Could a new Miyazaki movie be on its way?

The Studio Ghibli maestro who just can’t retire is back at the drawing board with a caterpillar in his sights.

Words

Rebecca Speare-Cole

Legendary Studio Ghibli director, Hayao Miyazaki, has hinted – hinted! – that he may once more coming out of retirement. The Academy Award winner, long-dubbed the ‘Walt Disney of Japan’, has been saying he will retire from filmmaking since 1998. Princess Mononoke was supposedly going be his last movie. Six movies later, he proclaimed that ‘This time I am quite serious,’ on finishing the 2013 World War Two-era biopic, The Wind Also Rises. He even held a 90-minute retirement press conference ffs.

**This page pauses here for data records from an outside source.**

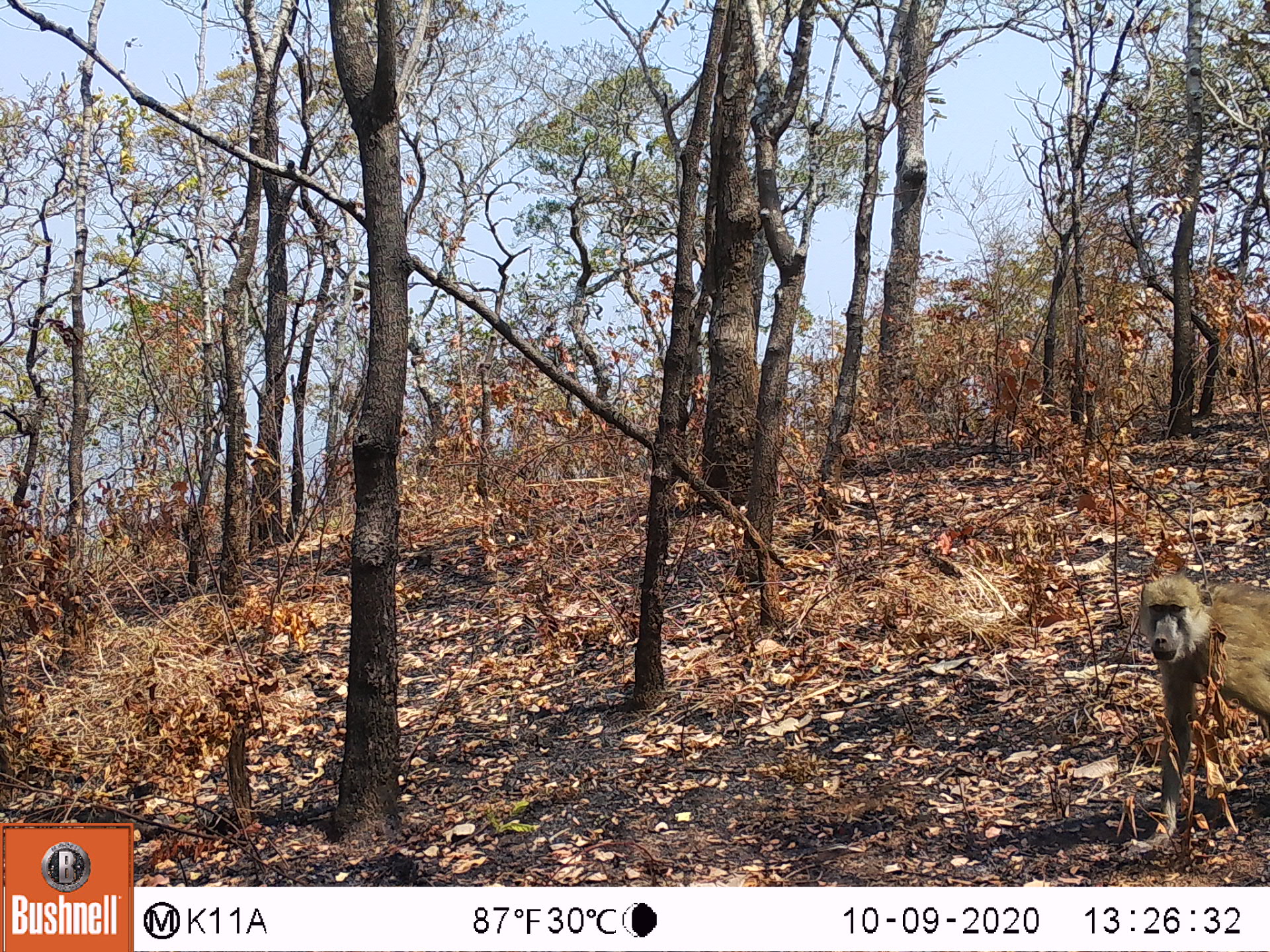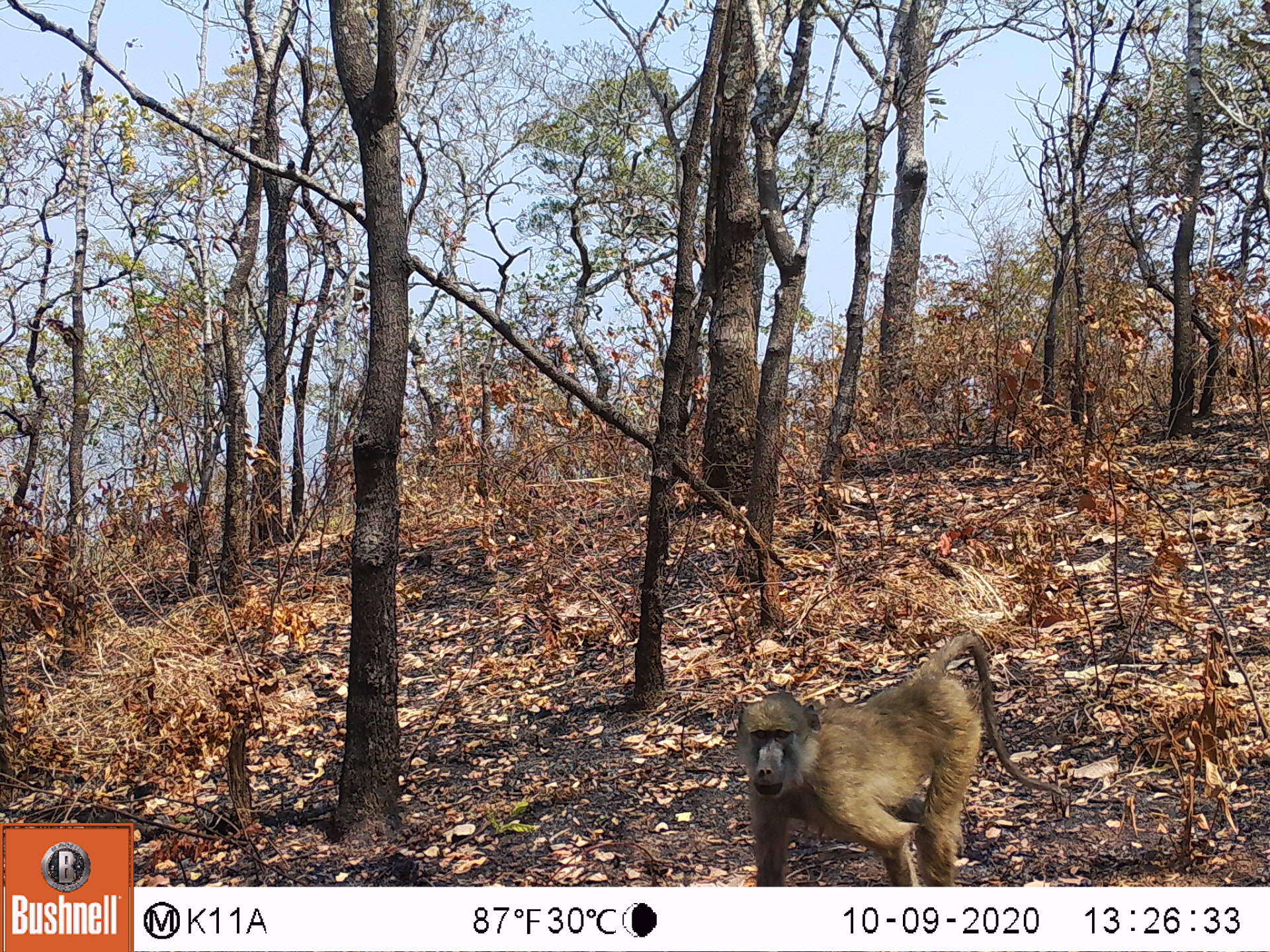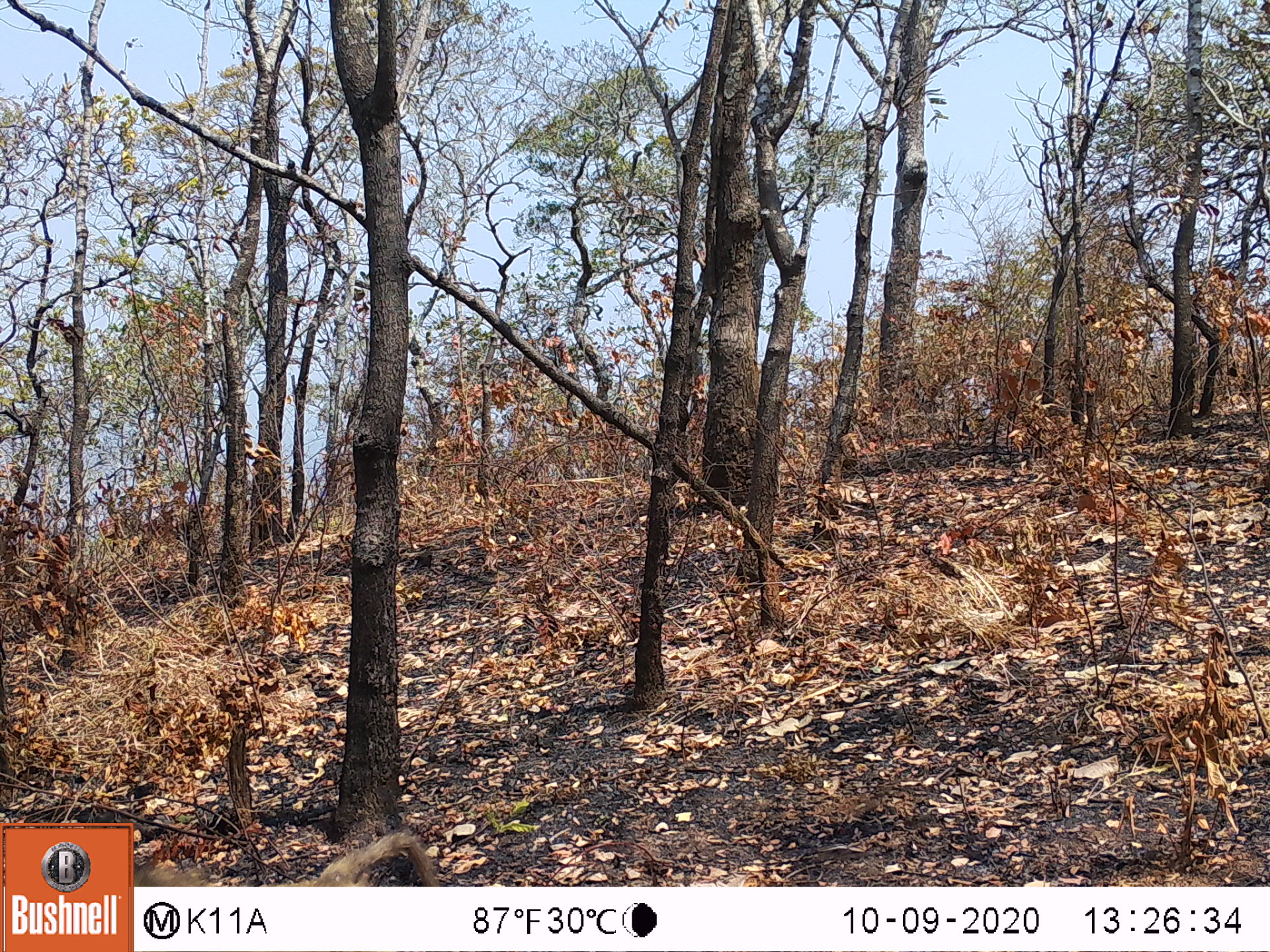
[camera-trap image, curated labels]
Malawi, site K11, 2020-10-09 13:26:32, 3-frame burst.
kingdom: Animalia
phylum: Chordata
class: Mammalia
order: Primates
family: Cercopithecidae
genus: Papio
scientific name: Papio cynocephalus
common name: yellow baboon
Yellow baboon (Papio cynocephalus), count 1.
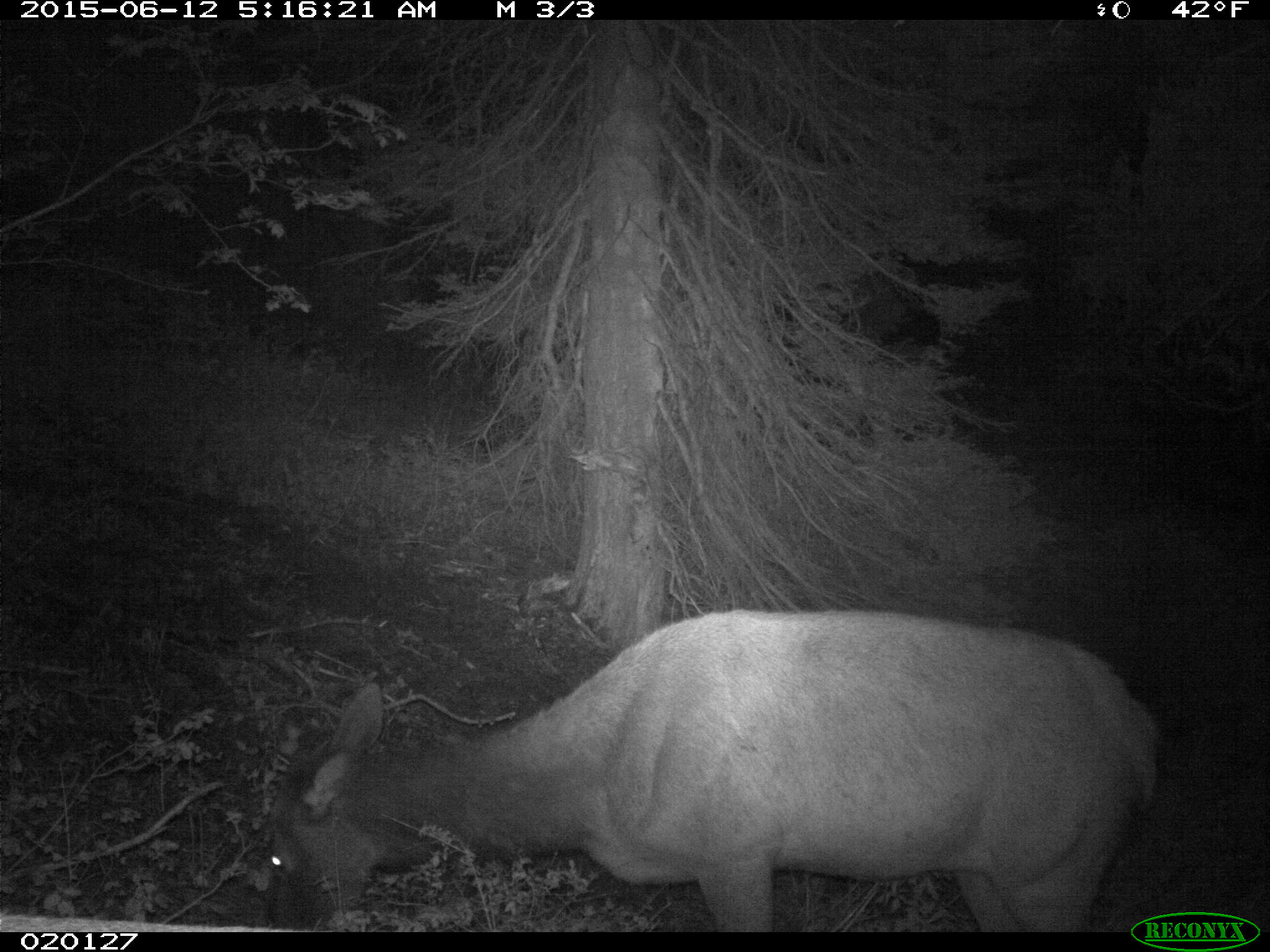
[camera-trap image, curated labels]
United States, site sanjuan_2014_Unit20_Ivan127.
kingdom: Animalia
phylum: Chordata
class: Mammalia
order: Artiodactyla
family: Cervidae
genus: Cervus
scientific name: Cervus elaphus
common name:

Yet speaking on an NHK television programme in Japan, it sounds like he’ll be back – much to the undoubted excitement of Studio Ghibli fans worldwide. He has been working on a CG short, Kemushi no Boro or Boro The Caterpillar, for the Studio Ghibli Museum in Mitaka. The film is based on a story he has been developing for 20 odd years about a tiny caterpillar that ‘may be easily squished between your fingers’. According to the NHK television special, Miyazaki is not satisfied with the resulting short and has proposed to extend it into a fully fledged feature film.

During the programme named, ‘The Man who is not Done: Hayao Miyazaki’, he spoke about sharing a proposal with Studio Ghibli veteran producer, Toshio Suzuki, saying, “I haven’t said anything to my wife yet… When I do, though, I’m ready to die in the middle [of production]”. Nothing concrete has been established. There has been no studio announcement or official release date confirmed. But the 75-year-old has estimated that the film will take an estimated five years to complete. (Perfect timing, incidentally, for the 2020 Tokyo Olympics.)

With Suzuki’s tantalising comments about Miyazaki as ‘a person who will keep making films until he dies’ and storyboards apparently underway, we have fingers and toes crossed for one final animated masterpiece from the Studio Ghibli godhead himself.